HARTFORD -- A forum on health care Monday had a "best of times, worst of times" feel.

Some members of the panel convened by U.S. Rep. John Larson spoke of the tremendous explosion of knowledge and innovation that is dramatically remaking the health care system.

"We're in the most remarkable time in biology,'' said Ed Liu, president and CEO of The Jackson Laboratory, an independent research center with campuses in Bar Harbor, Me., Sacramento and Farmington. "It remarkable because the massive scale of advancement...and massive reduction of costs.''

Yet the delivery of health care currently accounts for more than 18 percent of the nation's gross domestic product, Larson noted. Making the system more efficient is crucial, he said. "More than $700 billion is wasted annually,'' he said.

For two hours, Larson, Liu and the rest of the panel pondered ways that technology and innovation can improve the delivery of medical care while addressing spiraling costs. The forum, held at the legislative office building in Hartford, included representatives from hospitals and the insurance industries, though there were no practicing physicians or officials from the pharmaceutical firms on the panel.

Rapid-fire advancements in research have given rise to a new approach in health care, known as personalized medicine.
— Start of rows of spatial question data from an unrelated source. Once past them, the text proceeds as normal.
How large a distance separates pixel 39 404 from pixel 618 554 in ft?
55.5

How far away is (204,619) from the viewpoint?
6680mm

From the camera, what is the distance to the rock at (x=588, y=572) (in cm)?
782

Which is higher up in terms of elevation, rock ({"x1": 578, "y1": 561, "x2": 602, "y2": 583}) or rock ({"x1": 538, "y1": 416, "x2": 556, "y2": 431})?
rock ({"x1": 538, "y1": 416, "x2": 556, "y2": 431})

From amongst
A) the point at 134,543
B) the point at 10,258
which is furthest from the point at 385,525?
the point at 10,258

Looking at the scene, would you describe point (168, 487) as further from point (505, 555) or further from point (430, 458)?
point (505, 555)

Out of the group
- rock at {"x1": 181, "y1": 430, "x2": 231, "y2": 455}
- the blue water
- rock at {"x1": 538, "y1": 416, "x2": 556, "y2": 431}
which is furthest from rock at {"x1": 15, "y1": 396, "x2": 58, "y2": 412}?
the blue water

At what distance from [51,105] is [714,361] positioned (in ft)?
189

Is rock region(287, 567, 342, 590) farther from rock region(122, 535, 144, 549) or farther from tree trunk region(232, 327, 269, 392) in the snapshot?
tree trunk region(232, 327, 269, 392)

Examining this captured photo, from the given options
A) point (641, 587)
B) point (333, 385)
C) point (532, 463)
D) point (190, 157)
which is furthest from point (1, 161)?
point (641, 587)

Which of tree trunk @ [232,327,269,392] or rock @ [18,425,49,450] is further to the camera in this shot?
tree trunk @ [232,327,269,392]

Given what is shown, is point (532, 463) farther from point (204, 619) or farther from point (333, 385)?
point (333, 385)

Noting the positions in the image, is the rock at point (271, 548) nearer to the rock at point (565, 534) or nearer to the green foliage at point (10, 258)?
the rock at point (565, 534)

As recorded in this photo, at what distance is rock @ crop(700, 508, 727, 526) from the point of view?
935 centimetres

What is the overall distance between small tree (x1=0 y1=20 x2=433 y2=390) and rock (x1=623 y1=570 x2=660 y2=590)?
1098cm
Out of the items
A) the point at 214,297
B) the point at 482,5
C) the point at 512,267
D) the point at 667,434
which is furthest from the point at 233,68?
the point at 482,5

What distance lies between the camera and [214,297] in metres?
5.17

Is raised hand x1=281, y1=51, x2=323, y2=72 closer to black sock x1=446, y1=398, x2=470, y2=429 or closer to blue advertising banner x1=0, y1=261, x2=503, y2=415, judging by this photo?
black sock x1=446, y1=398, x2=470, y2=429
Embraced by The Jackson Laboratory, personalized medicine relies on genetic and molecular biology to pinpoint the causes of an individual's illness and develop targeted and personal therapies.

Liu compared the brisk speed of medical research to advances in electronics that began with bulky mainframe computers and ended with cellphones. "We've never seen anything like this in biology,'' he said.

As an example, Liu cited the advances in gene sequencing of the BRCA1 gene (mutation in this gene are linked to higher risks of both breast and ovarian cancer.) "Just 10 years ago, the cost of sequencing the BRCA1 gene was over $4,000,'' he said. "We can easily sequence 400 genes for about the same price and at much deeper coverage."

But technology and innovation has changed medicine in other ways as well. Jennifer Jackson, president and CEO of the Connecticut Hospital Association, said many of the state's hospitals have adopted an approach that seeks to create a culture of safety and accountability. The system, called "high reliability science," is similar to those used by nuclear power operators, air traffic controllers and other endeavors that entail significant risk.

"Health care is a complex, high-risk industry where mistakes can create devastating consequences for our patients,'' Jackson said. "We need to make very careful decisions about [the] effectiveness of treatments and that's where we're focusing but also [eliminating] waste and [making] sure we [provide] the right and most cost-effective treatment for each patient.''

Two representatives from the insurance industry—Joseph M. Zubretsky, senior executive vice president for national business at Aetna and Dick Salmon, national medical director for performance measurement and improvement at Cigna—also participated. The discussion was moderated by Bob Patricelli, chairman and CEO of Women's Health USA.